Severe as the recent storms were, bombarding California with half a year’s precipitation in three weeks, the rain amounted to less than half what could fall with a potential ARkStorm, said Daniel Swain, a UCLA climate scientist and co-author of the ARkStorm 2.0 report published last year.

The biblical-sounding name stands for Atmospheric River 1000. Such a megastorm would likely exceed that of the Great Flood of 1862, which inundated an area 300 miles (480 km) long and 20 miles (32 km) wide in California’s Central Valley. The valley lies west of the north-south Sierra Nevada mountain range and includes the smaller San Joaquin Valley.

An 1862-like event could cause $1 trillion in damage, Swain said. The worst-case scenario has about a 1% likelihood of happening next year and the chances grow incrementally in subsequent years “because our climate is making it more likely over time,” Swain said.

There is also a lesser ARkStorm scenario that would still be one-fourth to one-third greater than the recent downpour.

“I don’t know when the decade is going to come for extreme flooding. It could be this decade. It might not happen until 2050, although I’d put my money on it being closer to this decade than 2050,” Swain said.

Swain, who is unconnected to River Partners, said he was “baffled” to see flood protection cuts in Governor Gavin Newsom’s 2023-24 budget proposal published in January, coincidentally amid peak flooding.

At least for now, $40 million in floodplain restoration spending was cut that would have funded nine River Partners-led projects throughout the San Joaquin Valley, an area especially vulnerable to the drought/flood dynamic.

“The funding specific to the San Joaquin Valley could be restored if general fund conditions improve,” Lisa Lien-Mager, a senior advisor for the California Natural Resources Agency, told Reuters by email, citing the recent storms as “a prime example of why we need to invest in these solutions.”

The Central Valley Flood Protection Plan drawn up by a state agency in December calls for investing $360 million to $560 million per year on flood management while saying the state is spending about $250 million annually.

Along with the cuts to the San Joaquin Valley projects announced in January, the governor increased flood spending elsewhere by $202 million for the current three-year budget window to reach the bottom end of that range.

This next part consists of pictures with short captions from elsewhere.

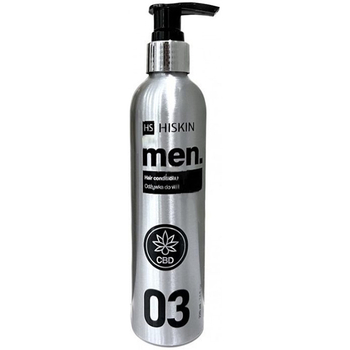 Кондиціонер для чоловіків HiSkin CBD Metal 220 мл - Pampik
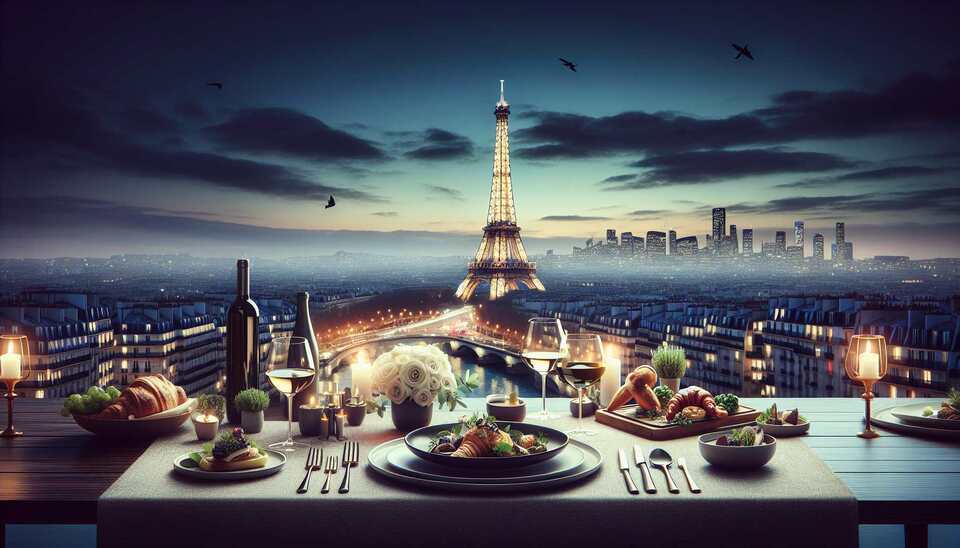 Top Paris Spots for Memorable Dinner and Supper>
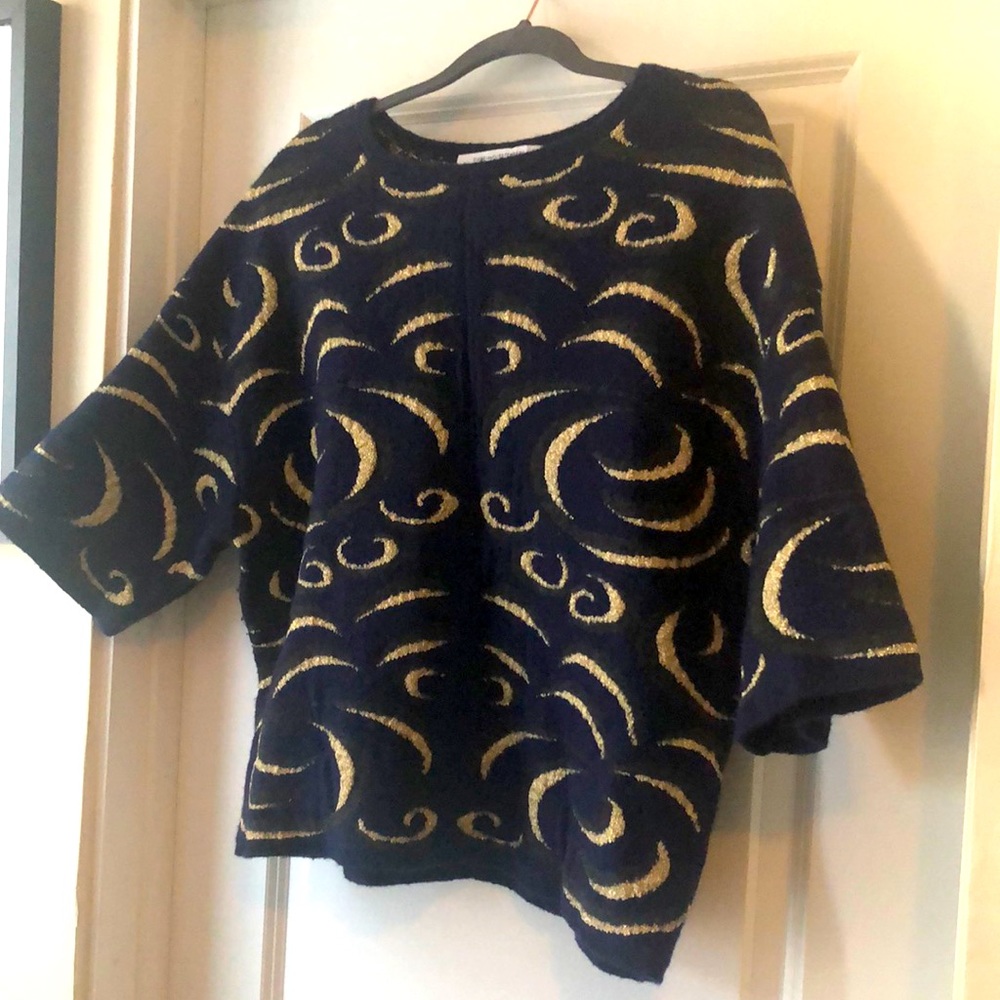 Sold! Diane Von Furstenberg top.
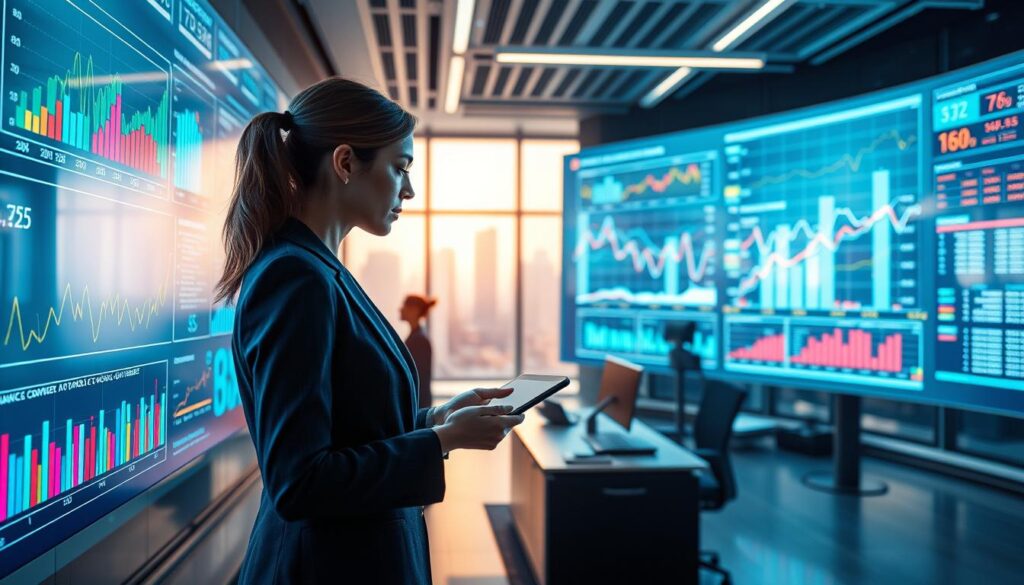 KI-gestützte Echtzeit-Analyse von Verkaufsdaten und interaktive Dashboards
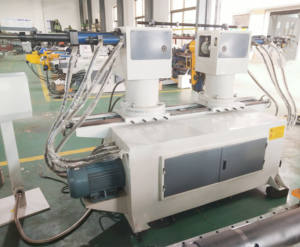 <span class=keywords><strong>UM</strong></span>-SW38 двухсторонний трубогибочный станок с поворотом на 90 градусов для офиса, Китай - Product Image 3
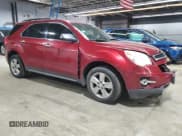 ✅ 2013 Chevrolet Equinox LTZ • VIN: 2GNFLGEK8D6197332 • Лот: 56235945. Опубликован ранее на Copart с пробегом 98 114 миль. Бесплатный доступ к архиву аукционных продаж из США и подробный отчёт об истории автомобиля на DreamBid. Изображение 4.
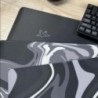 Gaming egérpad Színes Art Texture Notebook Billentyűzet Pad XXL Méret Csúszásmentes Kopásálló asztali szőnyeghez Laptop Asztali 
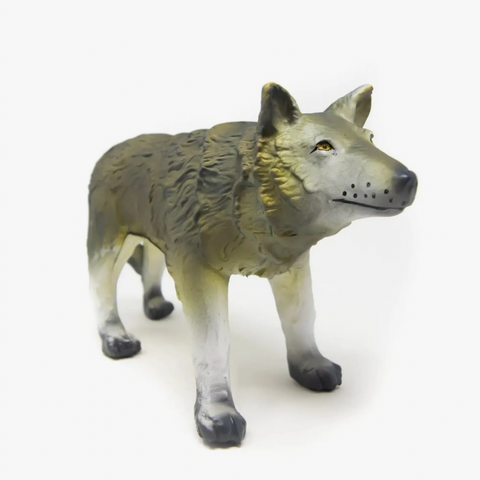 Natural Rubber Wolf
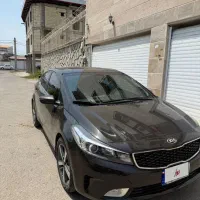 سراتو ۲۰۱۷ منطقه آزاد|خودرو سواری و وانت|رشت, انصاری|دیوار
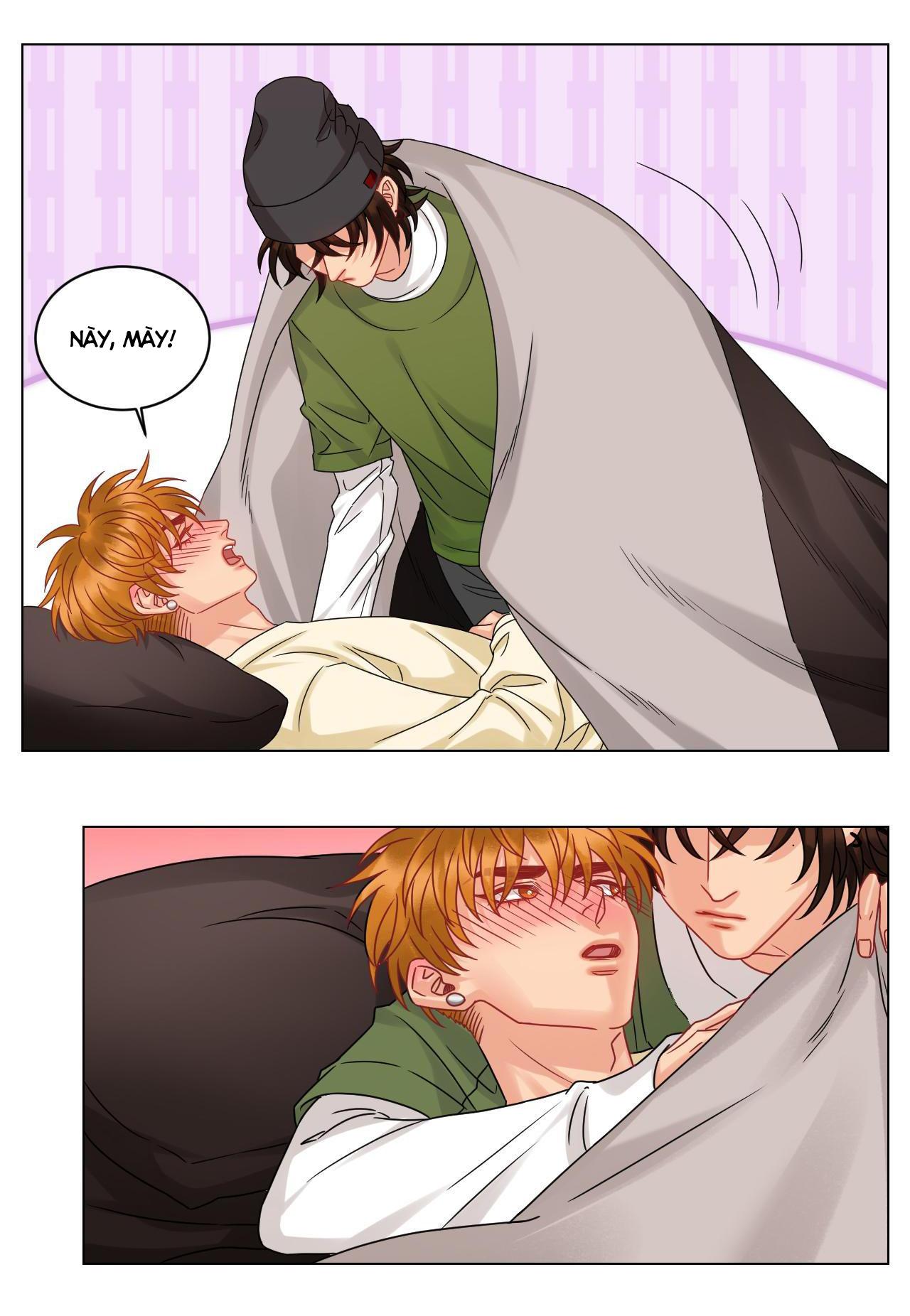 Đọc truyện Ký túc xá nam phòng 303 - Chapter 219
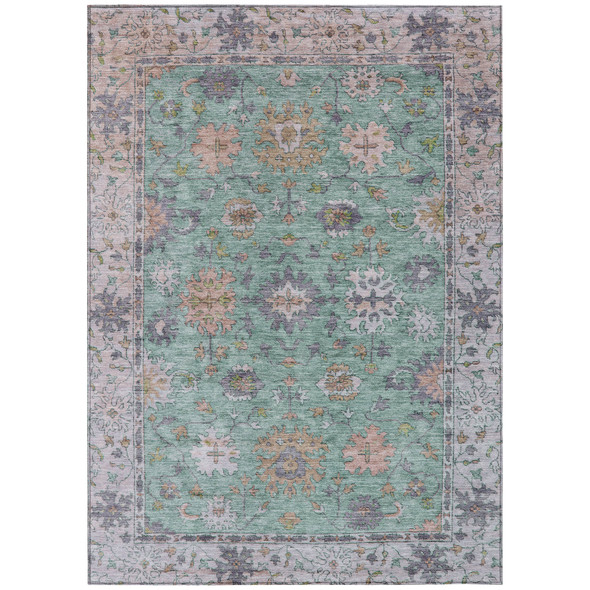 Addison Chantille ACN2052 Mint Rug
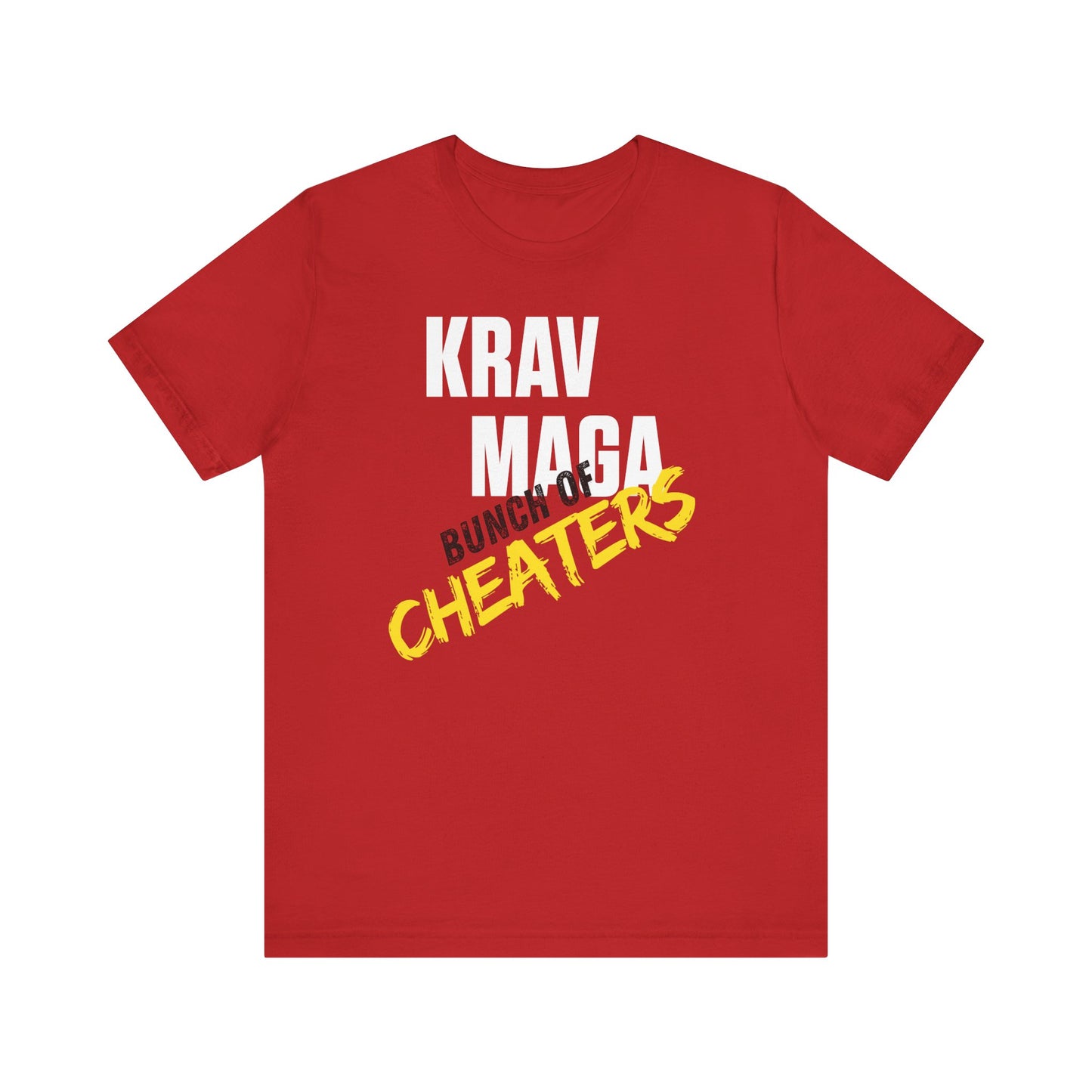 Unisex Bunch of Cheaters T-Shirt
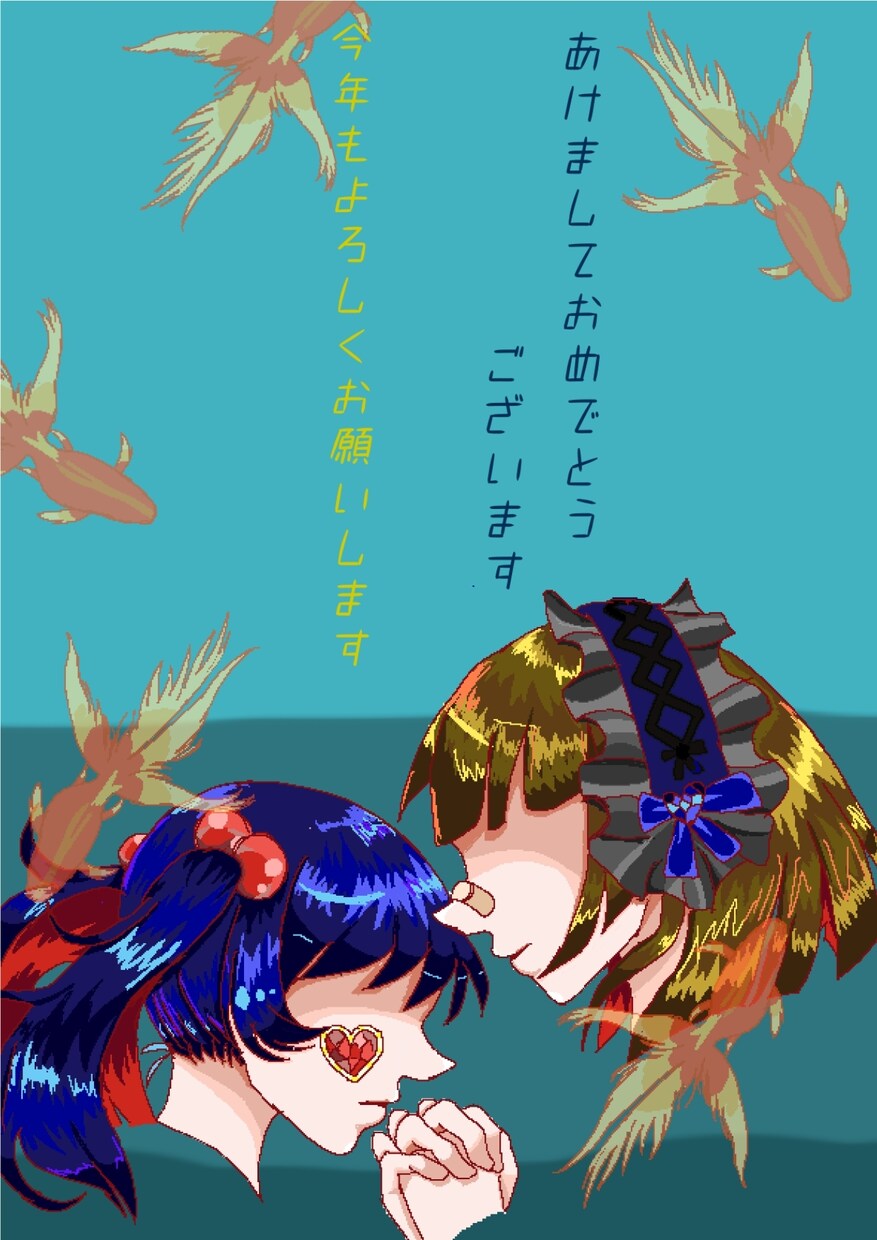 なんでも描きます どの絵でも値段は変わりません、ご連絡お待ちしてます！ イメージ1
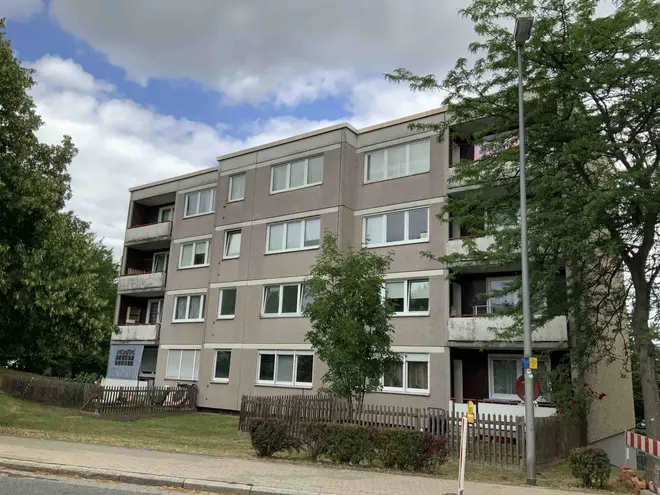 1 Zimmer Wohnung mit 37 m² in Marburg – Bild 3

The sums compare with $5 billion to $7 billion in losses that Moody’s RMS estimated from the recent storms.

Much of the Central Valley was once a vast wetlands until 20th Century engineering bent nature to its will, rerouting the diluvial menace through dams, concrete irrigation channels and flood-control projects.

While enabling economic boom, the colossal reconfiguration also presaged today’s predicament of endangered fish and salinated soil.

Restored floodplains stand to improve water quality in towns like Grayson, where the groundwater is so polluted by nitrates that water authorities must treat it by ion exchange.

The mostly Latino town is so poor that kids used to play soccer in the graveyard, until a community center was built in 2005, and the water is so unpleasant that many people buy water from a machine at the One Stop Market for $2.50 per five-gallon jug.

“There could be more services, but we live out here in the middle of these orchards,” said John Mataka, 71, a retired drug and alcohol counselor and one of the restoration volunteers. He said those who donated their labor to the project that day “were laughing and having a good time. It brought a sense of importance to the community.”